**Selected extract**
--*--

We present the detailed study of the digital readout of Topmetal-II -CMOS pixel direct charge sensor. Topmetal-IIis an integrated sensor with an array of 72 × 72 pixels each capable of directly collecting external charge through exposed metal electrodes in the topmost metal layer. In addition to the time-shared multiplexing readout of the analog output from Charge Sensitive Amplifiers in each pixel, hits are also generated through comparators with individually DAC settable thresholds in each pixel. The hits are read out via a column-based priority logic structure, retaining both hit location and time information. The in-array column-based priority logic is fully combinational hence there is no clock distributed in the pixel array. Sequential logic and clock are placed on the peripheral of the array. We studied the detailed working behavior and performance of this readout, and demonstrated its potential in imaging applications.
Introduction
Highly pixelated sensors such as CMOS image sensors and Monolithic Active Pixels Sensors (MAPS), have been successfully deployed in various fields. In many nuclear/particle physics applications, the traditional "rolling shutter" style readout (time-shared multiplexing) is orders of magnitude slower than what is required for signal/data acquisition in order to achieve the physics goals. Therefore, many novel readout schemes, designed to access the information collected in pixels in the sensor faster, have been developed over the years. These schemes often exploit the characteristics of signal distribution among pixels, such as the sparseness or clustering in space and time of pixel hits, and the similarity in amplitudes. Notable examples include column-based readout [1] [2] [3] and row-based compression [4, 5] .
We implemented a column-based priority logic readout in a prototype pixel sensor called Topmetal-II - [6] , aimed at improving the latency between a pixel hit and the availability of data off the chip. Topmetal-II -is implemented in a 0.35 µm CMOS process. It features a 72 × 72 pixel array with 83.2 µm pixel pitch. Pixels in Topmetal-II -are sensitive to external charges arrived at an exposed metal electrode in the topmost layer in each pixel. Pixel hits are generated by pixel-local comparators with tunable thresholds.
We designed Topmetal-II -towards achieving both low analog noise and low latency in digital readout. The analog front-end achieved a < 14 e − Equivalent Noise Charge (ENC) [6] per pixel. For the digital circuitry, we chose a scheme that is clock-less (fully combinational) in the pixel array to minimize the potential interference from digital activities (flips). Digital activities only happen when the sensor receives hits. The in-array column-based combinational logic drives the address of the pixel that is hit to the edge of the array immediately upon a hit, which minimizes the latency. A sequential logic (with clock) is employed to sense the hit location and time at the edge of the array then ship such information off the sensor.

--*--

**Given instruction A**
According to the Topmetal-II extract, in what CMOS process is the sensor implemented?
**Given instruction B**
Print the Topmetal-II extract from "Introduction" up to and including "compression [4, 5] .".
The listing that follows plays no part in the work here.

**Provided data**
--*--

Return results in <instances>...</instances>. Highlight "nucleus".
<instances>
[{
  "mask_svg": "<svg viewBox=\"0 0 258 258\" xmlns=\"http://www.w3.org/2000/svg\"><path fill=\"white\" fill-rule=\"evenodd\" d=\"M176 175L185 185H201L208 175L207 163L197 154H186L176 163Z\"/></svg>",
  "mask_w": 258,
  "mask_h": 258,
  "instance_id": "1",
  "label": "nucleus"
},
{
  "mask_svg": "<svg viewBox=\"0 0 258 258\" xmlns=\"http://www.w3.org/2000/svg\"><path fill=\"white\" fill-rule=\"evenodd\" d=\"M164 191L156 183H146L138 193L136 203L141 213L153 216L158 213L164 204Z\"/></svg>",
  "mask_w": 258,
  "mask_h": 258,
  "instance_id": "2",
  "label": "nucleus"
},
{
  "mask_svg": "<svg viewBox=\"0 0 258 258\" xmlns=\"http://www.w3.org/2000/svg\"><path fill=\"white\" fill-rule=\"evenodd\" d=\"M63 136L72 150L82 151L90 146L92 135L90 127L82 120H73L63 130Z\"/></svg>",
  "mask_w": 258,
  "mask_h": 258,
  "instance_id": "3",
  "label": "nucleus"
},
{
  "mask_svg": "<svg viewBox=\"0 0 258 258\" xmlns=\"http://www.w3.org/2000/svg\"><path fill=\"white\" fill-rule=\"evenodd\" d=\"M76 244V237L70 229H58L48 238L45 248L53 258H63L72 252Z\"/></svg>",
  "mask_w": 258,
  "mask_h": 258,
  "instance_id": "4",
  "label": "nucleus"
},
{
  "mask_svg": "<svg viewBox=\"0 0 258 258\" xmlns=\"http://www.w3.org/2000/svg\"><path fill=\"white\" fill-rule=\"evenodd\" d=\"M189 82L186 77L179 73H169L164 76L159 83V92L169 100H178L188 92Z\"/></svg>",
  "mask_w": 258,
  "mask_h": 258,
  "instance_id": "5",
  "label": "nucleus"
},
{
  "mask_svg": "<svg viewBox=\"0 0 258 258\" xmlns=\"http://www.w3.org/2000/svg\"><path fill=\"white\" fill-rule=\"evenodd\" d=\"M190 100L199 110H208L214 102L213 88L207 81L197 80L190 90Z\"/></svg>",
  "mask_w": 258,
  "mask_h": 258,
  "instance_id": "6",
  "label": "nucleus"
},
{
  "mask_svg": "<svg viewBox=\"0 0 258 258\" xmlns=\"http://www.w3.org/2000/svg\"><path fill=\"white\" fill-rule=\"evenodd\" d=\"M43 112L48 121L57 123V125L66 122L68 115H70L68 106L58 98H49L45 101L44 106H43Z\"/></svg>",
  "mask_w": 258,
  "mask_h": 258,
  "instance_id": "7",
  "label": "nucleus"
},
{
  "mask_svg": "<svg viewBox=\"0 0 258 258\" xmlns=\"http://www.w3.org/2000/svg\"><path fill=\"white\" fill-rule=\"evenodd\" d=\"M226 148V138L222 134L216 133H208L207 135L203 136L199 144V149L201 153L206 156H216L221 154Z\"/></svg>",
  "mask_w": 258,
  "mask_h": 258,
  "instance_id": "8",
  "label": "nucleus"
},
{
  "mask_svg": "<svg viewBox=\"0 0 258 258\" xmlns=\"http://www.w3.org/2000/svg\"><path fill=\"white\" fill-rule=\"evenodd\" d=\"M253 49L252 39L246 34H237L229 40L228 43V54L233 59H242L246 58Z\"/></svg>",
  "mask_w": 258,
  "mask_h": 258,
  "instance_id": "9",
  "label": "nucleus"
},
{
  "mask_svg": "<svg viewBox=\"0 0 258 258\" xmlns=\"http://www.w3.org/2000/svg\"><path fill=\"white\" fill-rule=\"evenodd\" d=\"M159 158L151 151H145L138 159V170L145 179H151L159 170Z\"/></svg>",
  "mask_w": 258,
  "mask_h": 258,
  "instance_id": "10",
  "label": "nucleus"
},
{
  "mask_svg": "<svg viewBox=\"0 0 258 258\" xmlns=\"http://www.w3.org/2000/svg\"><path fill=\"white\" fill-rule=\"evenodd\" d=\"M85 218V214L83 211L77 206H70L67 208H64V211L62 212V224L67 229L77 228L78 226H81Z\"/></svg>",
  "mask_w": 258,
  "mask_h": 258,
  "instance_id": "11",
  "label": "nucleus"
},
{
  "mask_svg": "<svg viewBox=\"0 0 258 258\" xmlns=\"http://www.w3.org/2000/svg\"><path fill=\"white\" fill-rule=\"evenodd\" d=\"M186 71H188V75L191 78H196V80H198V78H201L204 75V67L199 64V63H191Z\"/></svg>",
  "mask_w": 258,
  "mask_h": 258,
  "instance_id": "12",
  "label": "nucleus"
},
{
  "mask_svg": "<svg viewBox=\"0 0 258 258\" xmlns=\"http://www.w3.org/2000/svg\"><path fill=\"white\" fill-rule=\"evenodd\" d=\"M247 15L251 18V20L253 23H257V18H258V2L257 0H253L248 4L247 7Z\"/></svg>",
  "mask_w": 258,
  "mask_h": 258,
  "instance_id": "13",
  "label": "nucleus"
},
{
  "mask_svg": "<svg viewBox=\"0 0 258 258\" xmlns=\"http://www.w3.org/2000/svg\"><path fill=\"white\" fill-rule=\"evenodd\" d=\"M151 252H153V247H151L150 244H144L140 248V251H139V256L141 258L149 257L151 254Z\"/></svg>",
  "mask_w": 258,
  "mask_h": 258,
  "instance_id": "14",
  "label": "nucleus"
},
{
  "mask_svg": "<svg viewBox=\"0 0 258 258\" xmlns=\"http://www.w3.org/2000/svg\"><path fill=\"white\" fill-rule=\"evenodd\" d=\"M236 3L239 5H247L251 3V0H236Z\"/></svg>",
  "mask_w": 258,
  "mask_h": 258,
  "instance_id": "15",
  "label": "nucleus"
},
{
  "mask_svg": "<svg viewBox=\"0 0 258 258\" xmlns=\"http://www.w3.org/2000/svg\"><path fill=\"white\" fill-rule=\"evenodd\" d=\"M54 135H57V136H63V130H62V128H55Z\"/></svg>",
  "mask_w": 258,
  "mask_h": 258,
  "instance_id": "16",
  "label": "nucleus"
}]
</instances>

--*--

**Task answer A**
A 0.35 µm CMOS process.

**Task answer B**
Introduction
Highly pixelated sensors such as CMOS image sensors and Monolithic Active Pixels Sensors (MAPS), have been successfully deployed in various fields. In many nuclear/particle physics applications, the traditional "rolling shutter" style readout (time-shared multiplexing) is orders of magnitude slower than what is required for signal/data acquisition in order to achieve the physics goals. Therefore, many novel readout schemes, designed to access the information collected in pixels in the sensor faster, have been developed over the years. These schemes often exploit the characteristics of signal distribution among pixels, such as the sparseness or clustering in space and time of pixel hits, and the similarity in amplitudes. Notable examples include column-based readout [1] [2] [3] and row-based compression [4, 5] .